*Spatial question records:*
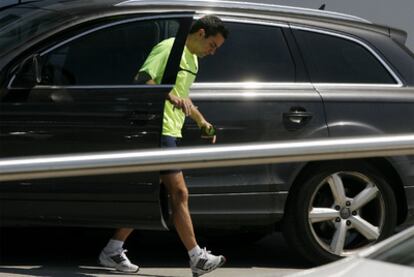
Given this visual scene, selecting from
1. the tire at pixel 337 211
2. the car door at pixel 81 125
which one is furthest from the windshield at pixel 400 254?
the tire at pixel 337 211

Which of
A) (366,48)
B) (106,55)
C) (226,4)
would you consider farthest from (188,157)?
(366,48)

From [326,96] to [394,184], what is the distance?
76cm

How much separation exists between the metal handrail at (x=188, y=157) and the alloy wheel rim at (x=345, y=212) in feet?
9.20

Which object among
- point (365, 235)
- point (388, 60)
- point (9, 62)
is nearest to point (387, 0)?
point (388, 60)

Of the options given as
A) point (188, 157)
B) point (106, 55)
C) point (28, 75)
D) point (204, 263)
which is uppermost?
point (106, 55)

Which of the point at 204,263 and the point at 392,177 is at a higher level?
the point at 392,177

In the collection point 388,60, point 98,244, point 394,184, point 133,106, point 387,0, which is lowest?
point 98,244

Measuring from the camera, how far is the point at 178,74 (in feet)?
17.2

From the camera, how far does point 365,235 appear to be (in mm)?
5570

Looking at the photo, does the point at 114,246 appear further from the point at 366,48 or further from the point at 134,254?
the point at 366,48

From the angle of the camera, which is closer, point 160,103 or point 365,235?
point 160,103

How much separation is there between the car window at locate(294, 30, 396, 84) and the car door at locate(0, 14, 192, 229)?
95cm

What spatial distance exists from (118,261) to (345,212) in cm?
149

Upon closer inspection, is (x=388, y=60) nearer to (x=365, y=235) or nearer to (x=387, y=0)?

*To do:*
All of the entries above should be copied exactly, except for the pictures.

*Task response:*
Given this visual scene, selecting from
1. the tire at pixel 337 211
2. the car door at pixel 81 125
which one is furthest from the windshield at pixel 400 254?
the tire at pixel 337 211

Which of
A) (366,48)
B) (106,55)
C) (226,4)
would you consider farthest from (188,157)?
(366,48)

From [326,96] to [394,184], what is the distance?
76cm

How much separation exists between the metal handrail at (x=188, y=157) and the alloy wheel rim at (x=345, y=212) in feet?
9.20

Which object among
- point (365, 235)
- point (388, 60)
- point (9, 62)
is nearest to point (387, 0)?
point (388, 60)

Of the options given as
A) point (188, 157)
B) point (106, 55)
C) point (28, 75)
D) point (204, 263)
which is uppermost?
point (106, 55)

Which of the point at 204,263 and the point at 392,177 is at a higher level?
the point at 392,177

In the collection point 388,60, point 98,244, point 394,184, point 133,106, point 387,0, which is lowest?
point 98,244

Measuring from the camera, how far is the point at 178,74 (in feet)?
17.2

From the camera, how far does point 365,235 appear to be (in mm)?
5570

Looking at the photo, does the point at 114,246 appear further from the point at 366,48 or further from the point at 134,254?
the point at 366,48

From the angle of the camera, which is closer, point 160,103 or point 365,235?
point 160,103

How much separation is there between the car window at locate(294, 30, 396, 84) and the car door at locate(0, 14, 192, 229)?
95cm

What spatial distance exists from (118,261) to (345,212) in cm?
149

Upon closer inspection, is (x=388, y=60) nearer to (x=365, y=235) or nearer to (x=387, y=0)?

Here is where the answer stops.